The area is backwards in terms of education, housing, salaries etc. Just about any measure comparing states puts Louisiana and its southern neighbors of Mississippi and Alabama at the bottom. “People down here kept black folks down for a few hundred years. You can’t prosper as a state doing that,” said Leon, a native Louisianan and retired school teacher who was RVing near us. “That and our history of mostly corrupt politicians at every level, make us more like a third world country. There is a third factor too, we are a very religious people – about 1/3 Catholic and most of the rest fundamentalists. Our church leaders teach us that our reward will be in heaven. I think this gives us an excuse for not improving our own condition here.”

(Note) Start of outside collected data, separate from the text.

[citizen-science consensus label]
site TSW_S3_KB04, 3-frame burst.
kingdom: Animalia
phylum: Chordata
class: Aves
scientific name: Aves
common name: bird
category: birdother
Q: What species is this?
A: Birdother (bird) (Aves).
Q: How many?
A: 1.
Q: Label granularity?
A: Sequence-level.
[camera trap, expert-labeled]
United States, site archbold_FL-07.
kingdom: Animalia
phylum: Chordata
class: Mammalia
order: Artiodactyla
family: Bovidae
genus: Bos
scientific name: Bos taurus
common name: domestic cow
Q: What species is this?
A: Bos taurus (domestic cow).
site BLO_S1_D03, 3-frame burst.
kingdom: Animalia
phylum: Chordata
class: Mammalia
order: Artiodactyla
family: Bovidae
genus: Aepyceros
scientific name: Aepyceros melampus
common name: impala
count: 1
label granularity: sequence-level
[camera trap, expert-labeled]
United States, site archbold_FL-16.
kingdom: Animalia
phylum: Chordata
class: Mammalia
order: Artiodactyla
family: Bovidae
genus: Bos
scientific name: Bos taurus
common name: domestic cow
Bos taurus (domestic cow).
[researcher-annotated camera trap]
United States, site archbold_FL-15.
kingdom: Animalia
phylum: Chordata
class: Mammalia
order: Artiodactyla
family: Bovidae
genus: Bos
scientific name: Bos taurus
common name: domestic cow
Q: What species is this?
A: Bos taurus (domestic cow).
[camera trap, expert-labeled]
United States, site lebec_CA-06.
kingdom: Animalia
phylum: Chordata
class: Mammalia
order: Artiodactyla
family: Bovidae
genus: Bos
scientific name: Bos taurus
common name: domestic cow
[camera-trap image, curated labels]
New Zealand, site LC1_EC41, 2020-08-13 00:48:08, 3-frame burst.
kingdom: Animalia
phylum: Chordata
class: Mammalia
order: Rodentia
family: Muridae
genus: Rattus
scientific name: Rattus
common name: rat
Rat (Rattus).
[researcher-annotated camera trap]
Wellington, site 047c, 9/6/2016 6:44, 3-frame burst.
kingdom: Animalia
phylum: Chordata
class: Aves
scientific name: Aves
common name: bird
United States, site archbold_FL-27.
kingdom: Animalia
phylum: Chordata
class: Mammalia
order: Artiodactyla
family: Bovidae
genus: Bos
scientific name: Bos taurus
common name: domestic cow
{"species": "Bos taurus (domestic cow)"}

Probably the most striking thing you see down here on the back roads are the water filled ditches filled with floating litter; the Styrofoam, aluminum, plastic and paper wastes that you see folks chucking out the windows. Towns and cities have made great efforts to clean their litter, but my how ugly the rural areas next to them are. Beer, Mountain Dew and McDonalds seem to predominate, but if it comes in a package of any kind, you will see it in the ditches of Louisiana. Margo thought we might volunteer to pick up some garbage along a stretch of waterfilled ditches. “Well, be careful of the poisonous snakes and the gators,” warned Leon, dampening her enthusiasm significantly.